If you assume $f$ is onto, then you can certainly prove that it is onto, but you have proved nothing about $f$. Besides, you have not used the important hypothesis that $g$ is one-to-one.
Since $g\circ f$ is onto, then $g$ is onto (prove it). Since, by assumption, $g$ is one-to-one, you have that $g$ is bijective. Therefore $$ f=g^{-1}\circ (g\circ f) $$ is the composition of two onto functions. Hence…
$f$ must be onto:
Suppose it is not. Then there is $y_0 \in B$ such that there is no correspondence in $A$ by $f$.

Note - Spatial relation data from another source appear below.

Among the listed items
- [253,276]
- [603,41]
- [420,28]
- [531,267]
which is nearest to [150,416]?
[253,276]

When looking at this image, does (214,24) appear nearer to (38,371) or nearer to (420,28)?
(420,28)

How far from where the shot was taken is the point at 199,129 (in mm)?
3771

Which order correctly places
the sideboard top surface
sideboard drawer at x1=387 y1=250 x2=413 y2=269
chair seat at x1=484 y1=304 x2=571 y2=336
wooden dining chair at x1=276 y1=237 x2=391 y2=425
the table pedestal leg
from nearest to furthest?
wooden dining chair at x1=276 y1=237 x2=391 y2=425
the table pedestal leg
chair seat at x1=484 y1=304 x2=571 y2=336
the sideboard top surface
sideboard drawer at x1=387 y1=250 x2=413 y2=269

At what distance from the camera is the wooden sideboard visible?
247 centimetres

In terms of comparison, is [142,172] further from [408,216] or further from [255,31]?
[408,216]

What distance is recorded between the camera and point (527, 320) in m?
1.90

If we apply $g$ at $y_0$ we get $g(y_0)$ but $g(f(x))$ is onto, so there is $x_0 \in A$ such that
$$g(f(x_0))=g(y_0)$$
But $g$ is one-one then
$$g(f(x_0))=g(y_0) \rightarrow f(x_0)=y_0$$
which is a contradiction.
It is easy to find out that $f$ is not necessarily one-one. Can you finish?
$g\circ f$ is onto, so $g$ is onto too.
But $g$ is also supposed to be one-to-one; so $g$ is a bijection ...
We can now use the reciprocal map $g^{-1}$ which is also a bijection and -- in particular -- onto.
Finally, you can write $f=g^{-1}\circ(g\circ f)$, so that $f$ is onto (as a composition of two onto maps).
Hope this help.